• _READING PASSAGE_:
Breathing Possibility

In this great future, you can’t forget your past.

I wake up one morning a few weeks ago at 6 a.m. with an overwhelming, stomach-churning sensation of panic.

For four years, college has been the center of my life. Summers, Christmas vacations, fall and spring breaks are just that — breaks, vacations, a hiatus from my real life at school. And now graduation’s imminent. Without the frantic rush of rehearsals, classes, parties, and friends, what will my new life be like?

It’s 11 a.m. and the house is silent except for the irritating chirping of my sister’s cockatiel, Zippity. My family has wanted to send this bird back from the moment it arrived, but Shannon defends it fiercely even as she screams for it to shut up.

I pour myself a glass of iced tea and relax into the brown faux leather of the breakfast room chairs. Something is missing: reading material. It occurs to me that with everyone else in my family at work or school, it is my duty by default to retrieve the mail.

The grass is cool and dewy as it sinks beneath my bare feet. I step carefully onto the gravel at the roadside, wincing at the sharper pebbles, and reach around into the mailbox.

It’s Wednesday, which means the TV Guide has arrived, with David Duchovny on the cover. I remember the summers before I turned 16 and started working, when my sisters and I fought over who had to go get the mail and who got to read it first, especially on Wednesdays.

These are the moments that matter.

I curl up on the porch swing, a fraying rope relic of a family vacation to North Carolina. The houses around us are growing dark, and even the incessantly barking neighborhood dogs are quiet after the storm. The rain stopped a while ago, but lightning still flickers in the distance, sending shadows across the planes of his face.

• _COLLECTED MATERIAL_:
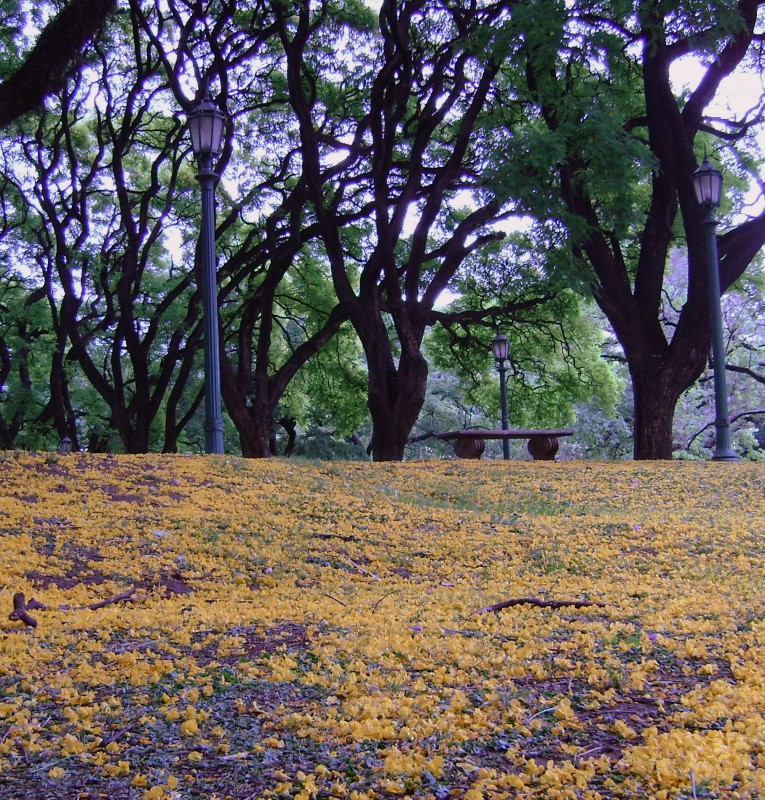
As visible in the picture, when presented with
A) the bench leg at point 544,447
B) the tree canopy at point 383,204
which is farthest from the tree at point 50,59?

• _WRITTEN TASKS_:
1. Return the passage from the graduation essay starting with "In this great" and going on through "life be like?", copied word for word.
2. Using the graduation essay, answer these:
(a) What is the name of the sister's cockatiel?
(b) Who is on the cover of the TV Guide that arrives on Wednesday?
(c) The porch swing is a relic of a family vacation to which state?
3. Write what comes next in the essay about graduation, picking up after its final sentence.

• _PER-TASK OUTPUTS_:
1.
In this great future, you can’t forget your past.

I wake up one morning a few weeks ago at 6 a.m. with an overwhelming, stomach-churning sensation of panic.

For four years, college has been the center of my life. Summers, Christmas vacations, fall and spring breaks are just that — breaks, vacations, a hiatus from my real life at school. And now graduation’s imminent. Without the frantic rush of rehearsals, classes, parties, and friends, what will my new life be like?

2.
(a) Zippity
(b) David Duchovny
(c) North Carolina

3.
He doesn’t look as you might expect my best friend would. He recently let his roommate cut his hair into a spiky blond mohawk again–but at least this one’s not purple. His arms, corded from years of drumming, lugging musical equipment, and construction work, are criss-crossed with various scars and tattoos of his own design. He is seldom without a beer, a guitar, or a tool of some kind. In this instance, his choice is an old acoustic.

He grins as he tells me stories about an old Irish pub singer before launching into song. His voice, roughened by God knows how many Camels, isn’t perfect. But slowly, as I sit there, my worries (packing, moving tomorrow, an unreliable real estate agent) circle and spin themselves out.

I think about how I’ve known him since first grade, how we’ve been friends and confidantes since eighth. I remember how many times I’ve sat in my parents’ living room, his parents’ basement, the band room at our high school, thinking about other things, relaxing into the rhythms of his songs. No matter what different paths our lives have taken, it always seems to come back to this.

He grins at me as he belts out the chorus.

These are the moments that matter.

The only sound in my parents’ new house is the scratch of the broom as it goes forth and the whisper as it comes back. I hold the wooden handle firmly in my grasp and examine the soft puddles of sawdust on the floor.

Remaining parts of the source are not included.